Effective September 2011:

There are important changes in the Higher Education Program. One of these changes pertains to the general comprehensive exam.

Students entering the Higher Education Programs in September 2011 and beyond will follow a new set of program requirements. Students who entered the Higher Education programs prior to September 2011 will have the option to either opt into the approved changes or continue their program as originally structured.

Master’s Students

The general comprehensive examination requirement for all Higher Education MEd and MA degree programs was eliminated, converting this from an Option I – Coursework and Comprehensive Requirement to Option IV – Coursework only. Option II – Research Projects will still be available to some in Health Professional MEd Program.

Doctoral Students

The Doctoral Comprehensive Examination replaces the old general comprehensive exam and the doctoral specialization exam.

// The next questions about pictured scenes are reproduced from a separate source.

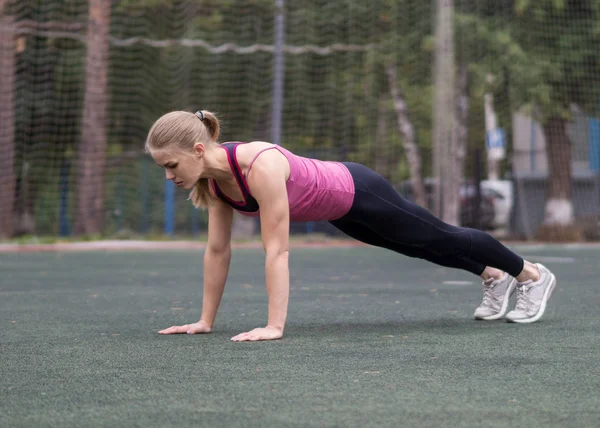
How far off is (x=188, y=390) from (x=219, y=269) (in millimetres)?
1492

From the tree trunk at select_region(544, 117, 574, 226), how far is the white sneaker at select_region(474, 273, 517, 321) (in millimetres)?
13183

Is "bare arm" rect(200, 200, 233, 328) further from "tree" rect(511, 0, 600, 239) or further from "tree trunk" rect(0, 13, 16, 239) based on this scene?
"tree" rect(511, 0, 600, 239)

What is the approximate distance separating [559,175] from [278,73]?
5398 millimetres

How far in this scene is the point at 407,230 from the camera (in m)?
4.48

For general inquiries regarding Higher Education program and the other changes in the program, please contact the Program Liaison, Karolina Szymanski or Program Coordinator Professor Creso Sa. For specific inquiries regarding Higher Education subprograms, please contact the program coordinators of those subprograms:

Health Professions: Professor Linda Muzzin


The objective of the doctoral comprehensive examinations is to ensure that all students master at least one substantive research field in higher education and have the capacity to develop their own written analysis of selected issues within this field. The examination is designed to ensure that students are familiar with the literature and concepts associated with their special area of study within the field of higher education.

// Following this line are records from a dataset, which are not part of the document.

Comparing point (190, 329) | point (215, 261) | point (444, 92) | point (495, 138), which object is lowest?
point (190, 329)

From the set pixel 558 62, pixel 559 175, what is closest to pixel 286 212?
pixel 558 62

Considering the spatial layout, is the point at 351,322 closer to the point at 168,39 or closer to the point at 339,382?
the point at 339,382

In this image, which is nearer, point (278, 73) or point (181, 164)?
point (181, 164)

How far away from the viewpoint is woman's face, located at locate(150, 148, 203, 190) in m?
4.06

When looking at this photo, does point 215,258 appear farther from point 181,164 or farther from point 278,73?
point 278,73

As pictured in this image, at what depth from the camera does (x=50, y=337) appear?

Doctoral Comprehensive Examinations

Students should finish all coursework before they take the doctoral specialization exam. Doctoral Comprehensive Examinations may be taken at any time throughout the year provided that the student gives six weeks notice to the coordinator and Liaison officer. Doctoral students must complete their Comprehensive Requirement before they can register their thesis topic and committee.   

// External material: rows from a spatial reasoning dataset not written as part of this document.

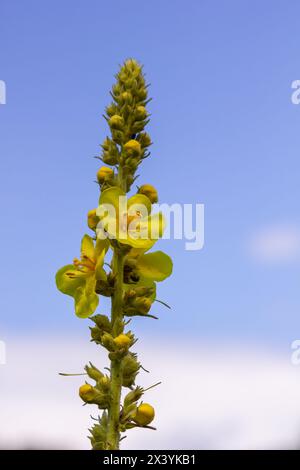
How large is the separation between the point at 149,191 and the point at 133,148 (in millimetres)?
509

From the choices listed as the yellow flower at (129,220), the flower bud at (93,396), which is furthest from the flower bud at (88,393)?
the yellow flower at (129,220)

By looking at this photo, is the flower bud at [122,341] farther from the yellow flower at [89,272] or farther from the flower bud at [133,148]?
the flower bud at [133,148]

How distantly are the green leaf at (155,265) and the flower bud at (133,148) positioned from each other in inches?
44.4

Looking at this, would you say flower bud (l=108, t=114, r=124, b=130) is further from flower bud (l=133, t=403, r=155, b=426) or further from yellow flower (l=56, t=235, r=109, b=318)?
flower bud (l=133, t=403, r=155, b=426)

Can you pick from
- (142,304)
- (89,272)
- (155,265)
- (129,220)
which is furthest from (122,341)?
(129,220)

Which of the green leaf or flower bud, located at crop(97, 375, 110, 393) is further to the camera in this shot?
the green leaf

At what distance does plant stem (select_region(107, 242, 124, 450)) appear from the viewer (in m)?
5.98

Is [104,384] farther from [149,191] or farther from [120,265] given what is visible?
[149,191]

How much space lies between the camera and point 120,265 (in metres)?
6.59

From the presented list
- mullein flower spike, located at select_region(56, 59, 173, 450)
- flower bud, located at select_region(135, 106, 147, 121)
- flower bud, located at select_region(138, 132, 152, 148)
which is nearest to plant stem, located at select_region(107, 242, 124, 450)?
mullein flower spike, located at select_region(56, 59, 173, 450)

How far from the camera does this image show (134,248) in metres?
6.75

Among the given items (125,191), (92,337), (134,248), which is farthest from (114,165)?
(92,337)

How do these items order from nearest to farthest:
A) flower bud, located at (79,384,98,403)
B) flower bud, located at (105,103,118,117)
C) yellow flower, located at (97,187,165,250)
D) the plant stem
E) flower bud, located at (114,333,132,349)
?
1. the plant stem
2. flower bud, located at (114,333,132,349)
3. flower bud, located at (79,384,98,403)
4. yellow flower, located at (97,187,165,250)
5. flower bud, located at (105,103,118,117)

Doctoral students preparing for the Doctoral Comprehensive Examinations should review the main authors, readings and course materials in their substantive area.

Examination Formats

1. Three hour sit-down
2. Ten day take-home. Students choosing this option should work with their supervisor or other Higher Education faculty members to construct a 2-3 page list of relevant readings to be prepared for the examination, to be approved by the HEG.

Doctoral Specialization Examinations

1. Doctoral students may elect to take either a Doctoral Comprehensive Examination in one of the existing substantive areas:

i.     Policy Analysis and Evaluation
ii.    Administration
iii.   Governance
iv.   The Community College
v.    Comparative and International Higher Education
vi.   Professions and Professional Education
vii.  Teaching and Learning
viii. Student Development and Services
ix.   Access and Equity
x.   Organizational studies
xi.   Aboriginal Education
xii.  The Academic Research System  
xiii.  Knowledge Production

Or a unique, individual topic based on a core area above plus a student’s particular interests and course program which is described and submitted in writing (approximately 300 to 500 words) for review by the Higher Education faculty. Students choosing the unique individual topic option should work with their supervisor or other Higher Education faculty members to construct a 2-3 page list of relevant readings to be prepared for the examination, to be approved by the HEG.

In the case of unique individual topics, proposal must be submitted six weeks prior to the desired date of examination. The proposal should identify at least one member of the HEG faculty whom the student believes is sufficiently familiar with the topic to oversee the examination. The HEG may accept the proposal as is or may specify revisions, for example, to expand the breadth of the topic.

2.  Doctoral Comprehensive Examinations will comprise of six or more questions, from which students must select three. In all cases students may combine questions as long as they indicate that they are doing so and explain the connections between them.

3.  All types of doctoral examinations may be taken as:
i.  A three hour written examination.
ii. A written “take home” examination due within ten days on which students will later be examined orally for one hour by at least one member of the HEG faculty, but two in total, one of whom will be in the area of each student’s specialization. The oral examination will take place within one month of the submission of the written examination. Academic expectations for the written “take home” examination will reflect the additional time available, for example, synthesis and integration among questions, and the citation of references.

Writing the Examinations

In the sit down examination, students may choose either to write the examination at a time to be agreed on or write the examination on a laptop computer in a room in HEG. Questions will be emailed and answers should be emailed to the Graduate Liaison Officer and the committee. The three hour exam is closed book and students are prohibited from consulting any resources.

Evaluating the Examination

All written examinations are read by at least two Higher Education Group faculty members. This includes the Supervisor and the second reader (approved by the Higher Education group if not a HEG faculty member) and may include Associate Instructors or other OISE professors. The assessment of the examination will be on a “pass/fail” basis. In any case, in which the first two readers do not concur over a decision , the examination will be read by a third Higher Education faculty member. A satisfactory student response to a question is one that is thoughtful and informative, well written, well organized, and logical. It will demonstrate the ability to assemble and apply detailed information to respond to a question, to define and illuminate concepts, and to synthesize disparate sources of information. It will demonstrate the student’s capacity for critical and analytical thinking.

Rewriting the Examinations

Students who do not pass an examination on the first attempt will be allowed to write the examination again. The examination may only be taken twice. Student who fail twice will have their registration terminated.